Halkbank is accused by U.S. prosecutors of involvement in a massive scheme to evade sanctions on Iran. Halkbank’s former top executive Hakan Atilla was convicted for his role in the trials held in 2017 and early 2018. U.S. prosecutors released another indictment in October 2019, this time targeting Halkbank and pushing forth money laundering and fraud charges. Halkbank’s lawyers appealed the case, which is currently looked at by the U.S. Court of Appeals for the Second Circuit.
Former U.S. President Donald Trump reportedly sought to intervene to have the case dropped at the behest of Turkish President Recep Tayyip Erdoğan.
But the new U.S. administration under President Joe Biden is expected to resume the case under Attorney General Merrick Garland.
“While the Department has failed to cooperate with my investigation, I will continue to seek answers as to why former Treasury Secretary Steven Mnuchin was directed by former President Trump to improperly intervene in a criminal investigation into the evasion of sanctions in response to a pressure campaign by the Turkish government, and whether Secretary Mnuchin sought to halt the investigation and prosecution of Halkbank or reduce any fines imposed by the Department of Justice,” Wyden told Garland in a letter on Thursday, according to Law & Crime.
Wyden served as the Finance Committee’s top Democrat previously, and now as the Democrats took over the majority, became the committee’s chair. Wyden, in his long letter, wrote to new top U.S. Attorney that despite Barr’s promises of help after he wrote two letters to the Department, he did not get any cooperation from the DOJ for his questions.

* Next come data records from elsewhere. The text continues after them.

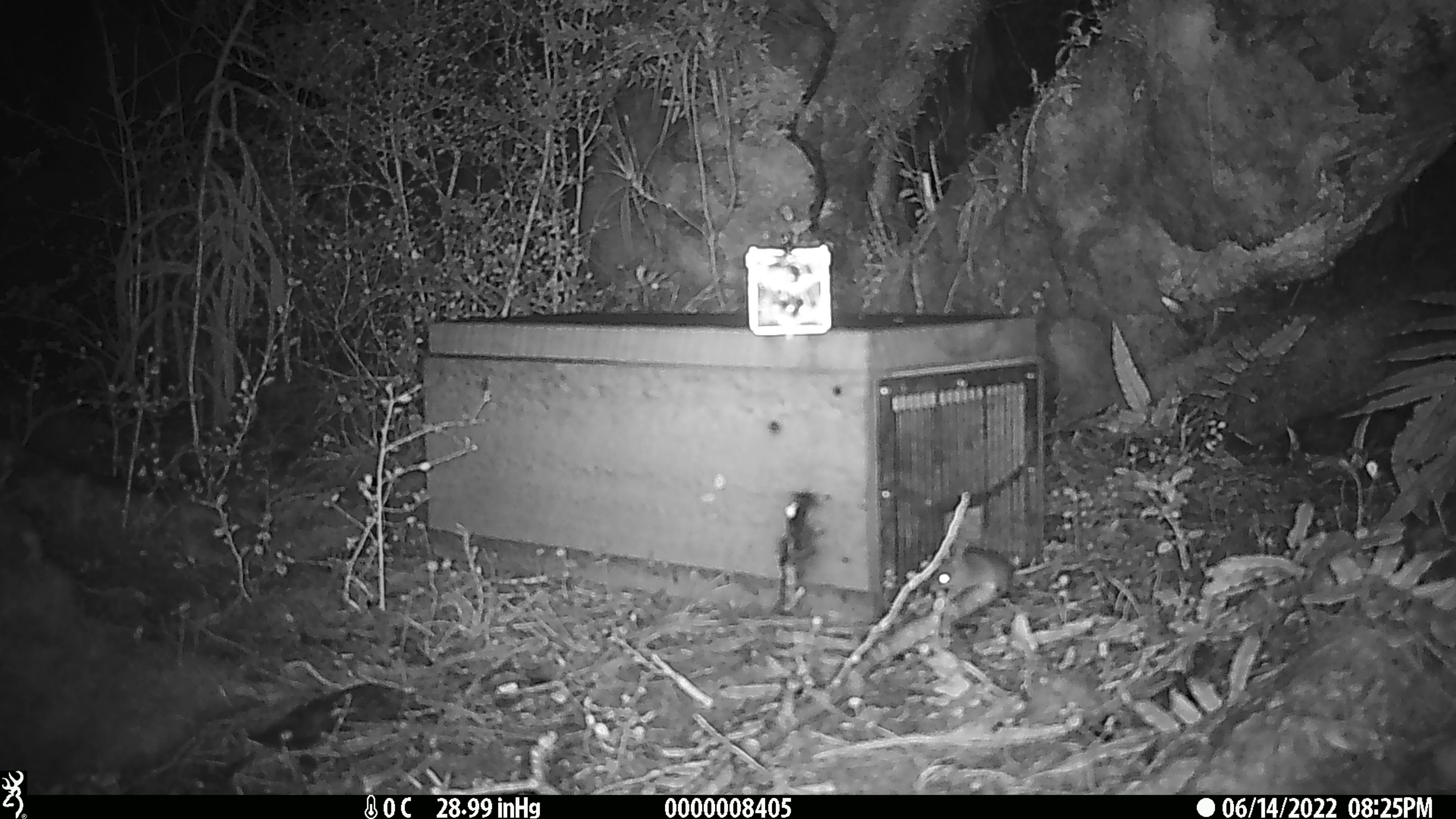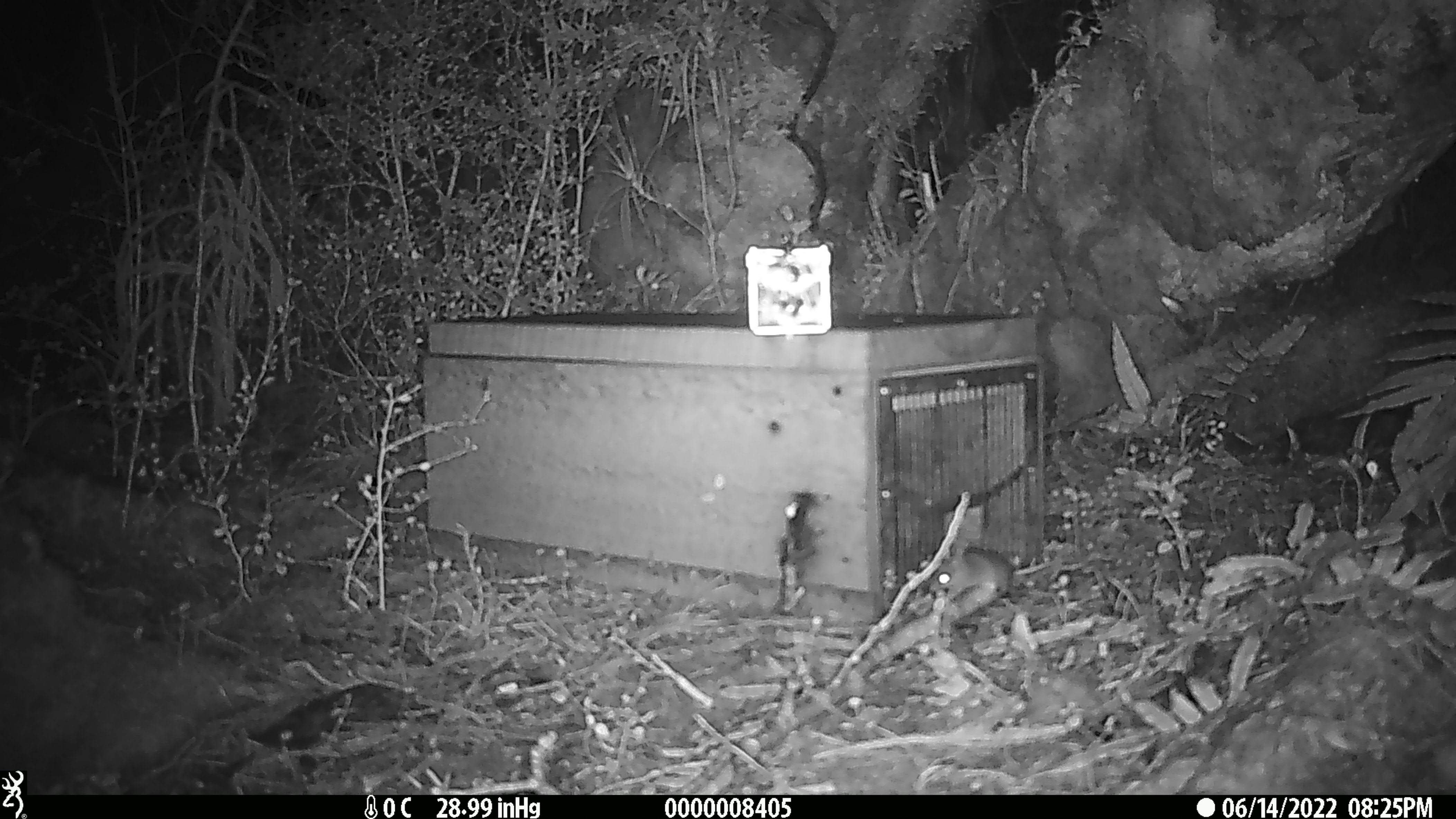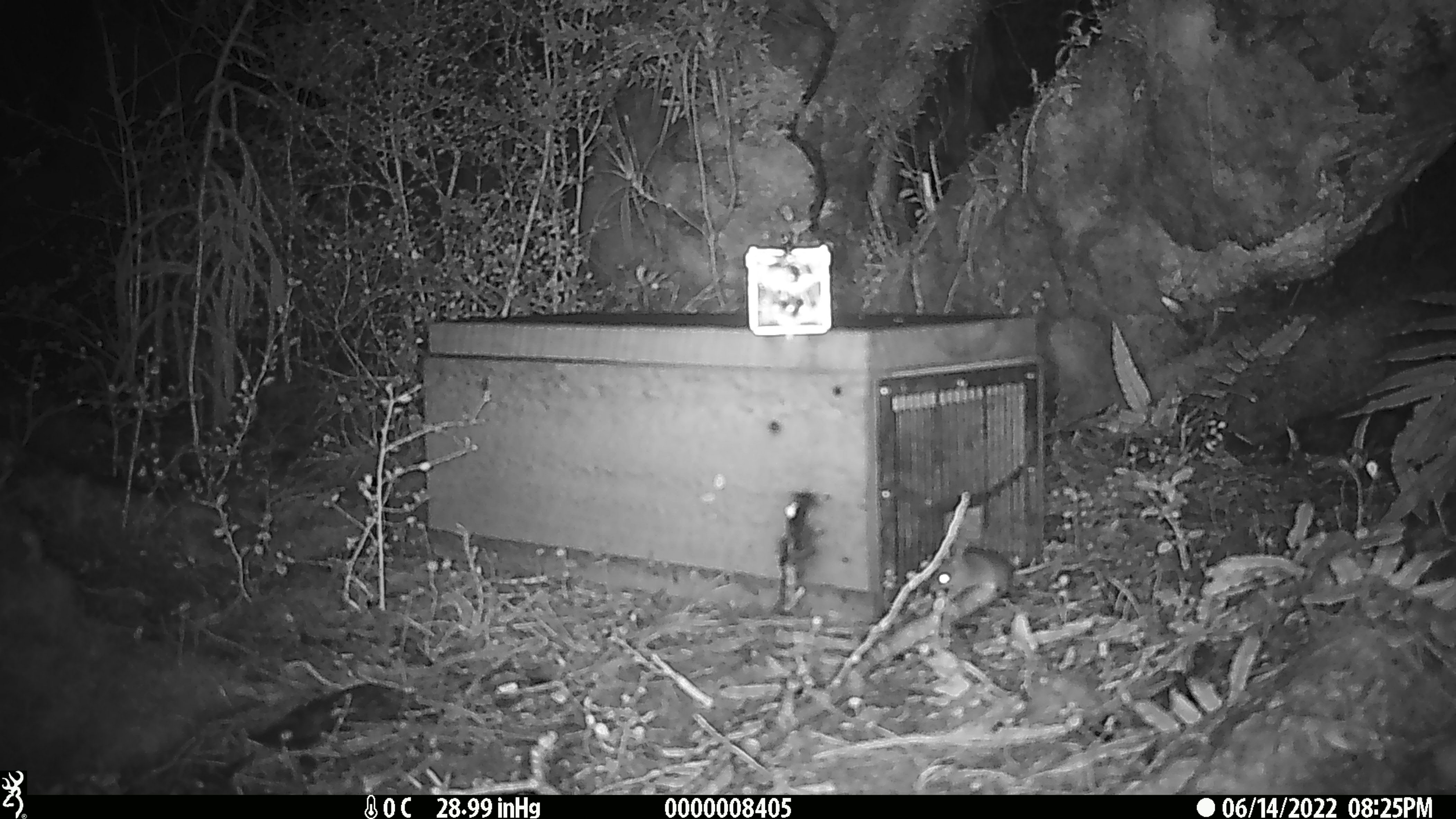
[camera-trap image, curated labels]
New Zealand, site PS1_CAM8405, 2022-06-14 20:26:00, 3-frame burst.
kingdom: Animalia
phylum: Chordata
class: Mammalia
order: Rodentia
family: Muridae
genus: Mus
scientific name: Mus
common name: mouse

Wyden in his March 11 letter asked five questions to new Attorney General. The senator wanted to know of any meetings or conversations former Attorney General Bill Barr or any other senior Trump administration officials held with Erdoğan, his former finance minister and son-in-law Berat Albayrak, or any other senior Turkish officials during Barr’s tenure.

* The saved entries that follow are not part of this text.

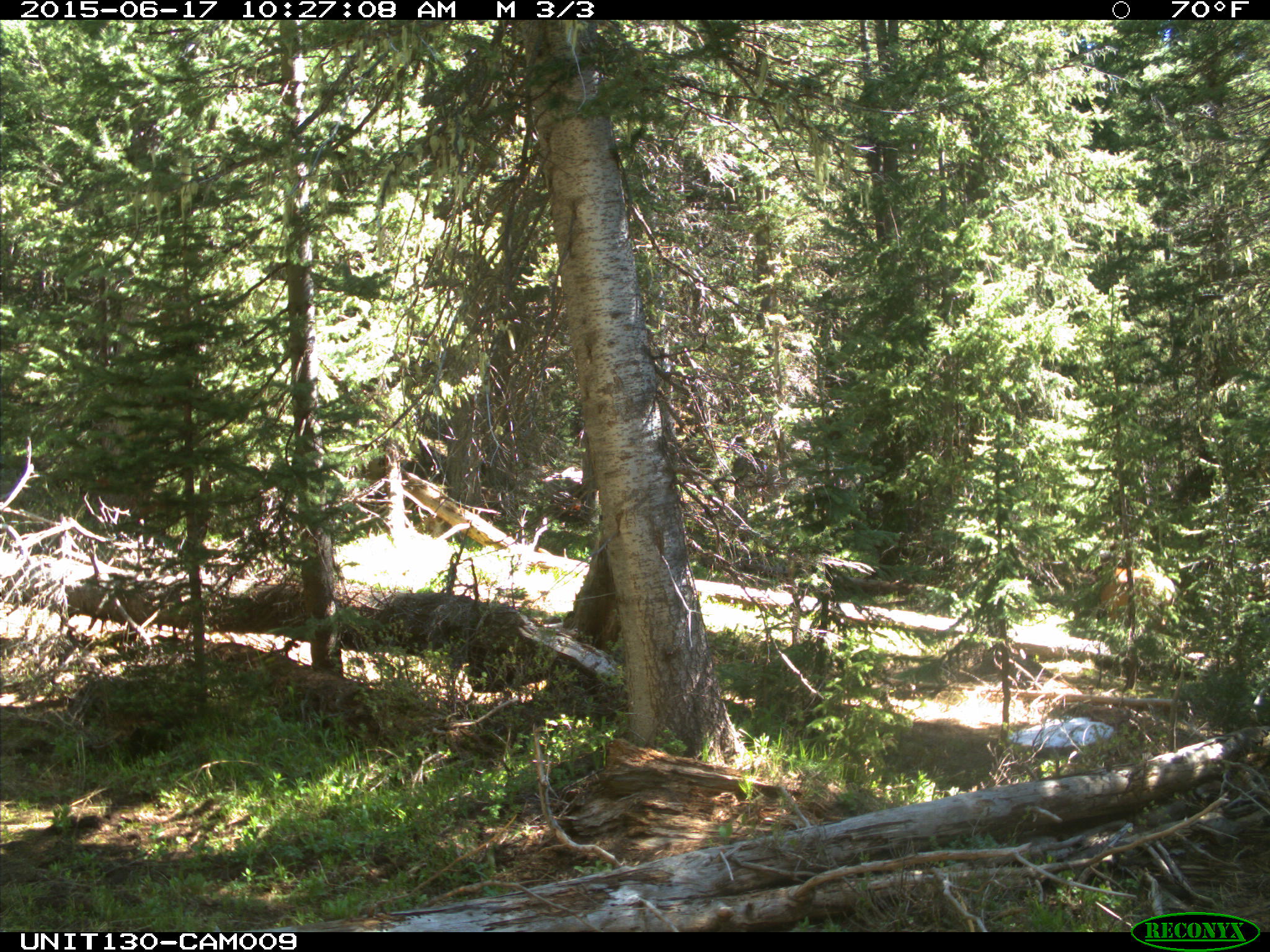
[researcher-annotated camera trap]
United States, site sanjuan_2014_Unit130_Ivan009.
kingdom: Animalia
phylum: Chordata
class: Mammalia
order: Artiodactyla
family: Cervidae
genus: Cervus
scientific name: Cervus elaphus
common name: red deer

Secondly, the senator asked Garland to provide information on any meetings or conversations Barr or any other senior Justice Department officials held with lobbyist Ballard Partners or other lobbyists on behalf of the Turkish government.
Ballard Partners was hired by the Turkish government as lobbyists to work on the case in recent years, and the firm was a mega donor for Trump. The agreement to lobby for the bank was finished following the indictment unveiled by the New York South District.
Wyden also requested any DOJ records relating to communications between Barr or senior political appointees at the department regarding the U.S. government’s investigations of Halkbank, including all phone calls or entries.
Another request by the senator was that he be informed about Steven Mnuchin’s interactions with the DOJ regarding the U.S. investigation into Halkbank.
Finally, Wyden asked for access to all records of communications regarding Halkbank between individuals in the employ of the Executive Office of the President and Barr, or other senior political appointees or employees at the DOJ.